Contesting British Chinese Culture.
We are pleased to announce the publication of Contesting British Chinese Culture, edited by Ashley Thorpe and Diana Yeh and published by Palgrave Macmillan.
This is the first text to address British Chinese culture. It explores British Chinese cultural politics in terms of national and international debates on the Chinese diaspora, race, multiculture, identity and belonging, and transnational ‘Chineseness’. Collectively, the essays look at how notions of ‘British Chinese culture’ have been constructed and challenged in the visual arts, theatre and performance, and film, since the mid-1980s. They contest British Chinese invisibility, showing how practice is not only heterogeneous, but is forged through shifting historical and political contexts; continued racialization, the currency of Orientalist stereotypes and the possibility of their subversion; the policies of institutions and their funding strategies; and dynamic relationships with transnationalisms. The book brings a fresh perspective that makes both an empirical and theoretical contribution to the study of race and cultural production, whilst critically interrogating the very notion of British Chineseness.

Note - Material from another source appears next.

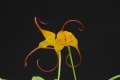 masdevallia_triangularis_currlin_orchideen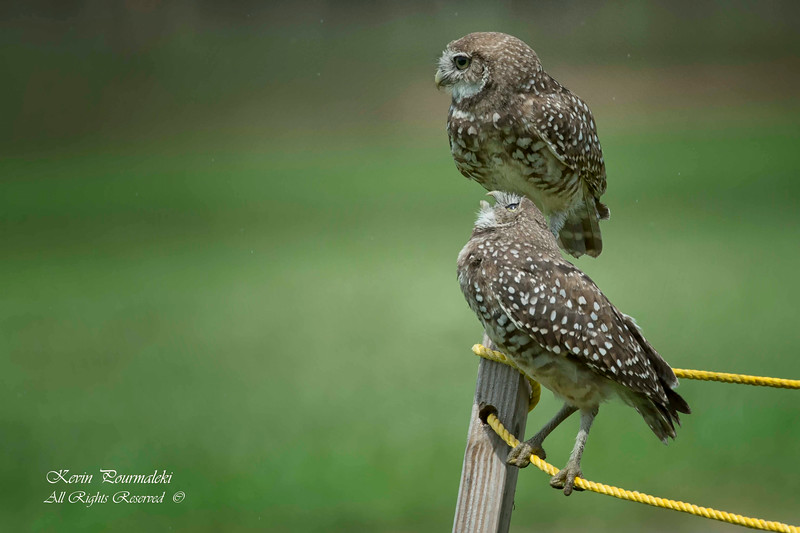 Burrowing Owls. South Florida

Katie Hill from the Office of Contemporary Chinese Art contributed writing a chapter, titled “A History Written by Our Bodies”: Artistic Activism and the Agonistic Chinese Voice of Mad For Real’s Performances at the End of the Twentieth Century. In Chapter 4, Katie Hill develops the volume’s focus on the marginalisation of artists by exploring the artistic activism and the agonistic Chinese “voice” of the artistic duo Mad For Real (Cai Yuan and JJ Xi). Examining how their interventional performance works operate at the borders of the art establishment, mainstream politics, and the British cultural landscape, Hill explores their works as vital agonistic interventions calling for participation and validation in an exclusionary art world. In assessing the specific positioning of the artists, Hill highlights how their position is both invalidated due to their complex, in-between diasporic status within the context of the rise of China and inadequately attended to by postcolonial cultural discourse in the United Kingdom. By discussing how Mad for Real’s interventions have also responded to key events during the late 1990s to early 2000s - antiglobalisation protests, the Iraq war, the consequences of human trafficking - Hill’s chapter demonstrates how their works radically redefine the boundaries of what could be considered “British Chinese” art and, indeed, explore the possibilities of artistic voice within wider global politics.